Start of Article

For 236 million Nigerians, at first price reductions may seem like a welcome relief, significantly decreasing transportation and food costs. And yet, if the undercutting becomes unsustainable, it could trigger sudden price hikes. This would have a strong negative impact on lower-income households, who spend a disproportionate share of their income on food and energy.

As a result, the government needs to apply a regulatory framework that ensures healthy price competition. A ‘healthy’ system is one that protects the average Nigerian from ‘spending today’s savings on tomorrow’s crisis’. There are plenty of examples of effective policies from around the world, such as the US government’s Sherman Antitrust Act (1890), which helps prevent dominant firms from setting unsustainably low prices to drive out competitors. A similarly robust antitrust regime in Nigeria could safeguard healthy competition and strengthen public trust in the policy program. 

Subsidy without protection: where is the safety net?

End of Article
Start of Data rows

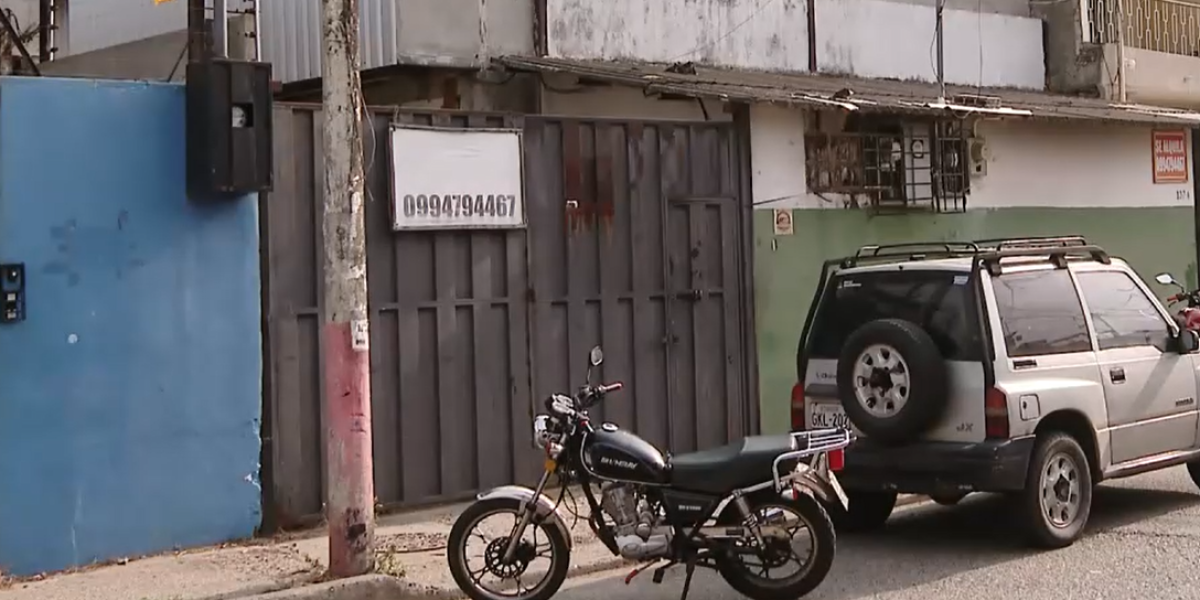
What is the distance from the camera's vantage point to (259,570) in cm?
789

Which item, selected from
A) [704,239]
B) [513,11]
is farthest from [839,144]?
[513,11]

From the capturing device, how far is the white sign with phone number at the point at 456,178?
9.56 metres

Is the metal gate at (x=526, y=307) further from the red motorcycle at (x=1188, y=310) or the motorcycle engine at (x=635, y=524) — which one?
the red motorcycle at (x=1188, y=310)

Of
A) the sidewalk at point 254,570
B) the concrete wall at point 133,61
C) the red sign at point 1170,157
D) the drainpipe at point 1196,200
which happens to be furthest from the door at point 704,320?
the drainpipe at point 1196,200

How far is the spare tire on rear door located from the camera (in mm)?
7824

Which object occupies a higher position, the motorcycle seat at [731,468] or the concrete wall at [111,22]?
the concrete wall at [111,22]

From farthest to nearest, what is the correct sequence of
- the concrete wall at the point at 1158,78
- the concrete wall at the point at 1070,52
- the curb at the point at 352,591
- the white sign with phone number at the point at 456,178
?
1. the concrete wall at the point at 1158,78
2. the concrete wall at the point at 1070,52
3. the white sign with phone number at the point at 456,178
4. the curb at the point at 352,591

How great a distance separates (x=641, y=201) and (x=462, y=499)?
280 centimetres

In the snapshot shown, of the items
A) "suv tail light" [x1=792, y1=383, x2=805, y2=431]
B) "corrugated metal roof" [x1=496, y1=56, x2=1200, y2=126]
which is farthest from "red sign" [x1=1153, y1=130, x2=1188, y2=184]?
"suv tail light" [x1=792, y1=383, x2=805, y2=431]

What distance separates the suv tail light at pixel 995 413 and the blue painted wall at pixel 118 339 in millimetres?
4551

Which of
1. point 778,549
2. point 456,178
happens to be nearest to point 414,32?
point 456,178

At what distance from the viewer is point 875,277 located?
852cm

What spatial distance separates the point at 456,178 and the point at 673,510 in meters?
3.72

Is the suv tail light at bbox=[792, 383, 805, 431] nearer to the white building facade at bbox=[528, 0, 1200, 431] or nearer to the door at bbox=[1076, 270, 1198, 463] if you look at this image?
the door at bbox=[1076, 270, 1198, 463]
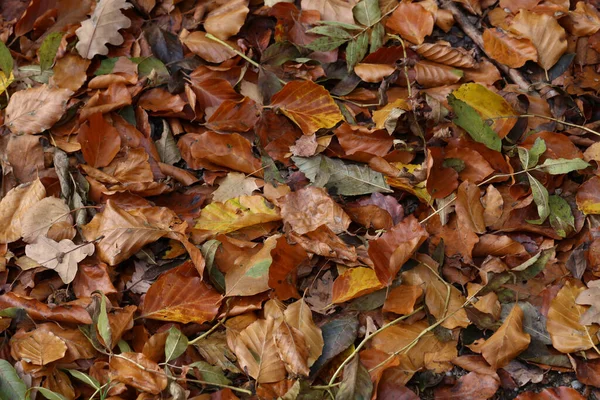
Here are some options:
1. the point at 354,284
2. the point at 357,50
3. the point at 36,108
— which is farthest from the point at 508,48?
the point at 36,108

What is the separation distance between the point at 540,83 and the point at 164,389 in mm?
1411

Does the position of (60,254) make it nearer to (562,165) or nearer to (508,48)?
(562,165)

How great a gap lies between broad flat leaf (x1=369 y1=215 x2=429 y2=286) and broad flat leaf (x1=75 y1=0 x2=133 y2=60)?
1.08 metres

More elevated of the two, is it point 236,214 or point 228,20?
point 228,20

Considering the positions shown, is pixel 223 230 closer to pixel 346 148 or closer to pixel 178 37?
pixel 346 148

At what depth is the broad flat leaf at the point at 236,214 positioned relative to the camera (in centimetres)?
180

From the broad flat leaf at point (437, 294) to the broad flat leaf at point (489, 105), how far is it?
0.49 metres

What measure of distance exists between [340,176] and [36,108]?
92 centimetres

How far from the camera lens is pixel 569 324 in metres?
1.64

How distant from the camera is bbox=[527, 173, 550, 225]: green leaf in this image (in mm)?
1772

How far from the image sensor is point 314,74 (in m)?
2.08

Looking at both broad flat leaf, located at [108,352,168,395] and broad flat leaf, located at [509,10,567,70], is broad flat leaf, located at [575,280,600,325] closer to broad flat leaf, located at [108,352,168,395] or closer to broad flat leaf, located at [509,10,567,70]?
broad flat leaf, located at [509,10,567,70]

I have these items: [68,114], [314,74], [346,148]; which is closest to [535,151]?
[346,148]

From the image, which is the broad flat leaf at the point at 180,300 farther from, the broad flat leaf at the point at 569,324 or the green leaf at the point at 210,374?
the broad flat leaf at the point at 569,324
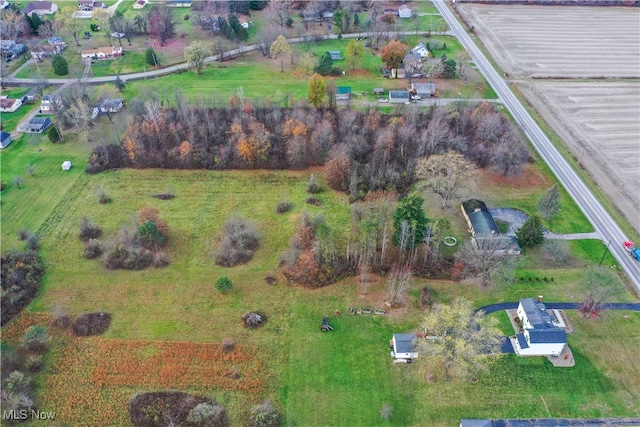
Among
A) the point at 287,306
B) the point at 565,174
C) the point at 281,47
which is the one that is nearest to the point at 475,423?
the point at 287,306

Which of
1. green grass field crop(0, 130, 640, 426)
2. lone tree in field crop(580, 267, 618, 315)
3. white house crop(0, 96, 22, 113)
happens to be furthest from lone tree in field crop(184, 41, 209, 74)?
lone tree in field crop(580, 267, 618, 315)

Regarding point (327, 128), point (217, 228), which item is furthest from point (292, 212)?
point (327, 128)

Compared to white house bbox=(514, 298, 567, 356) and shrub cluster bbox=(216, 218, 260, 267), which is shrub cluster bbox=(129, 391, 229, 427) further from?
white house bbox=(514, 298, 567, 356)

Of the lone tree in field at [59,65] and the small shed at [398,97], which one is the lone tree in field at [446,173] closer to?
the small shed at [398,97]

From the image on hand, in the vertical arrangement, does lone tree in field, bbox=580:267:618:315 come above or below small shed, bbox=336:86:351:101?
below

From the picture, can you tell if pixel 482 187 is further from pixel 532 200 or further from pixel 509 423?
pixel 509 423
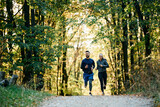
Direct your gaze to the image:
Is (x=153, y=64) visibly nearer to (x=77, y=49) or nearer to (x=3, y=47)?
(x=3, y=47)

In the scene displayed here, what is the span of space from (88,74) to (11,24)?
213 inches

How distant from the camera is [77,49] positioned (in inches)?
1149

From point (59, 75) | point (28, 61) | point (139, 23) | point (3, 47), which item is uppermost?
point (139, 23)

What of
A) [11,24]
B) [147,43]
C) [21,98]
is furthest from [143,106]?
[11,24]

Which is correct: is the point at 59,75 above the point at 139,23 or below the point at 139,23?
below

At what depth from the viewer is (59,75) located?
2417 cm

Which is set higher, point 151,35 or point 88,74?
point 151,35

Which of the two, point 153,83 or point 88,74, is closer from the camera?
point 153,83

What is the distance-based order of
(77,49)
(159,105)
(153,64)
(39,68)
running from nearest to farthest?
(159,105), (153,64), (39,68), (77,49)

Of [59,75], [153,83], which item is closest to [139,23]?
[153,83]

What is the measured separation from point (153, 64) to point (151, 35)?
8.56ft

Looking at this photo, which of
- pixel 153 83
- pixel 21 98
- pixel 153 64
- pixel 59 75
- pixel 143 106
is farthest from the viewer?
pixel 59 75

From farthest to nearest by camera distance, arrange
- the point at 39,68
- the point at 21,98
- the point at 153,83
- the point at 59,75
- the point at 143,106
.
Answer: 1. the point at 59,75
2. the point at 39,68
3. the point at 153,83
4. the point at 21,98
5. the point at 143,106

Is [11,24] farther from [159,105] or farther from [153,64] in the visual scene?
[159,105]
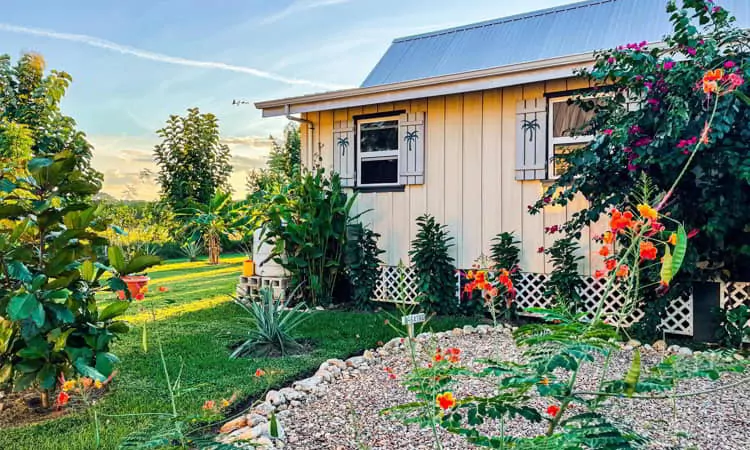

End of Data rows

■ To be done
• a. Condense the paragraph that begins "As a result, the government needs" in the article on price competition in Nigeria into a short bulleted list that keeps its main facts.
• b. Proceed with the article on price competition in Nigeria from the point where it stops.

■ Answer list
• a.
- The government needs a regulatory framework that ensures healthy price competition.
- A healthy system protects the average Nigerian from "spending today's savings on tomorrow's crisis."
- Effective policies exist around the world. One example is the US Sherman Antitrust Act (1890), which helps keep dominant firms from setting unsustainably low prices to drive out competitors.
- A similarly robust antitrust regime in Nigeria could safeguard healthy competition and strengthen public trust in the policy program.

• b.
On his inauguration day in May 2023, President Tinubu proclaimed that the “fuel subsidy is gone”. The president’s declaration was intended to put a permanent end to Nigeria’s long-standing fuel subsidy program. At the time, economists and international observers praised the policy as a crucial instrument for managing fiscal sustainability. 

However, while the administration regarded the president’s statement as a demonstration of political will, the situation that developed was less favorable. The market reacted to the announcement sharply, with gas prices in Nigeria almost tripling, leading to panic buying. Indeed, since the removal of the subsidy two years ago, petrol prices in certain regions have risen by 450%.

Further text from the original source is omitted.